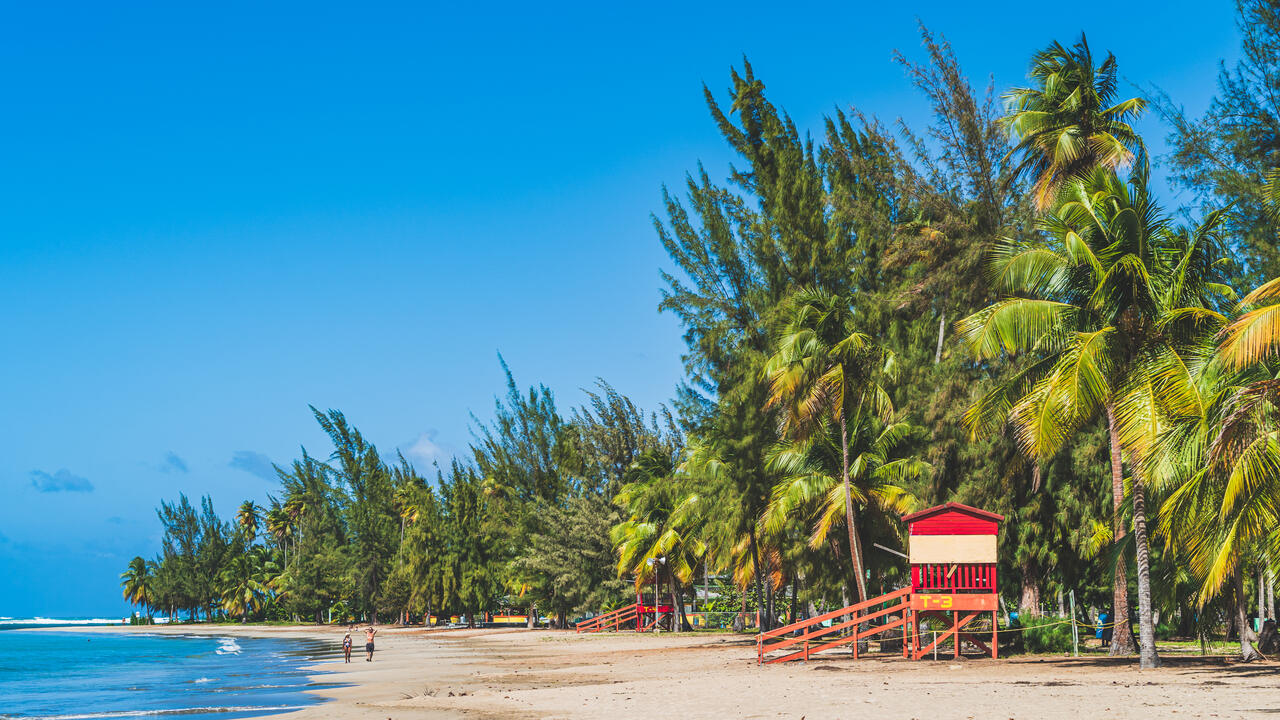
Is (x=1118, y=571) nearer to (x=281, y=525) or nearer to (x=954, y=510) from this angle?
(x=954, y=510)

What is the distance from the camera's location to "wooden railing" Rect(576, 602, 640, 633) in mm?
51094

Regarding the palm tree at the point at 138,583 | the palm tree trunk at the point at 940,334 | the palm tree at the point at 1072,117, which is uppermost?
the palm tree at the point at 1072,117

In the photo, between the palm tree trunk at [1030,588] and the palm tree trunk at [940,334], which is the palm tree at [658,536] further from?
the palm tree trunk at [1030,588]

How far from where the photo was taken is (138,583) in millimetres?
130250

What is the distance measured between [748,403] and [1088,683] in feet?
52.2

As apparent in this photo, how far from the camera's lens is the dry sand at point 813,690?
550 inches

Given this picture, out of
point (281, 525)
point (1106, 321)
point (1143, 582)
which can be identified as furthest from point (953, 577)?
point (281, 525)

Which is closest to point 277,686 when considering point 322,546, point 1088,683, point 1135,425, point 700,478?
point 700,478

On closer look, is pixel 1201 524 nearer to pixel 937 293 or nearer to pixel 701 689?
pixel 701 689

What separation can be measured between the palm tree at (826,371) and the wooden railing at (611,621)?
25365mm

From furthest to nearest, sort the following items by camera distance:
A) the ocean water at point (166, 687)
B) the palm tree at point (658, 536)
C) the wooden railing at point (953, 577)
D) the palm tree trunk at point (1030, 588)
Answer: the palm tree at point (658, 536) → the palm tree trunk at point (1030, 588) → the wooden railing at point (953, 577) → the ocean water at point (166, 687)

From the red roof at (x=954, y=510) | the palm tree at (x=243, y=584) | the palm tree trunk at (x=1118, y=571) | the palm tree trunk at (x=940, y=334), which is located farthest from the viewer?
the palm tree at (x=243, y=584)

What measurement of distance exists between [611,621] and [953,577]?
32.3 m

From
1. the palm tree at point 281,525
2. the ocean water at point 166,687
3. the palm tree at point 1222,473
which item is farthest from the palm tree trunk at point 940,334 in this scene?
the palm tree at point 281,525
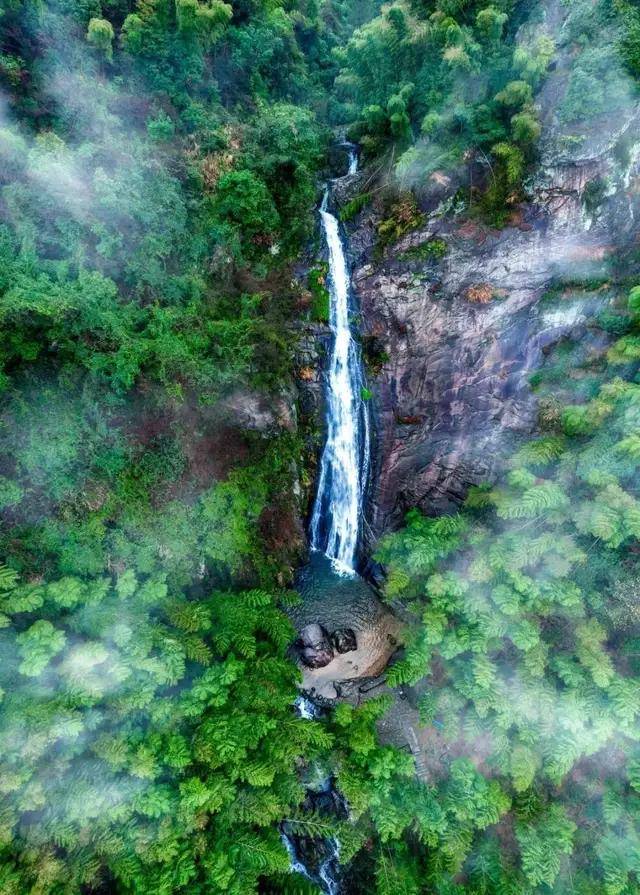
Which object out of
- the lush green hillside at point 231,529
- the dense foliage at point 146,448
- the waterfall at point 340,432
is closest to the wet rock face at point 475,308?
the waterfall at point 340,432

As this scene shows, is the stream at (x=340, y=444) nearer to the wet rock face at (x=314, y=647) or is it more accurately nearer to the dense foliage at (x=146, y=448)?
the dense foliage at (x=146, y=448)

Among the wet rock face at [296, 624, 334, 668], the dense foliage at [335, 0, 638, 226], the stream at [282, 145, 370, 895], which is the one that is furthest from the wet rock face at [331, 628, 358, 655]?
the dense foliage at [335, 0, 638, 226]

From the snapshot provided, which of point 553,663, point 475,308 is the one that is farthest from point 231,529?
point 475,308

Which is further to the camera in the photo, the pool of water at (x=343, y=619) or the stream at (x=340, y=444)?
the stream at (x=340, y=444)

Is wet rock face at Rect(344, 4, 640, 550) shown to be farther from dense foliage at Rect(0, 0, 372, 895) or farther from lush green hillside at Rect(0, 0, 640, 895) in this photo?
dense foliage at Rect(0, 0, 372, 895)

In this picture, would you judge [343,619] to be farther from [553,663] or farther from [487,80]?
[487,80]

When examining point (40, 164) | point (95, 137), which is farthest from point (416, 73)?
point (40, 164)
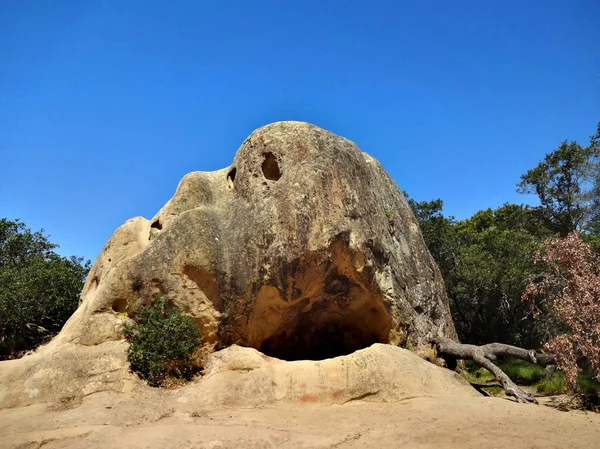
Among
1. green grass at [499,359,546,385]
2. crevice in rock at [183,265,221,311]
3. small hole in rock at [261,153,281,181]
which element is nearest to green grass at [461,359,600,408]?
green grass at [499,359,546,385]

____

§ Aim of the exercise
Select and copy every line of the entries above that contains the word "scene", with case counting in the match.

§ Finished exercise
which item is farthest from the palm tree trunk at point 940,334 in this scene?
As this scene shows, is the stream at (x=340, y=444) nearer to the wet rock face at (x=314, y=647) or is it more accurately nearer to the dense foliage at (x=146, y=448)?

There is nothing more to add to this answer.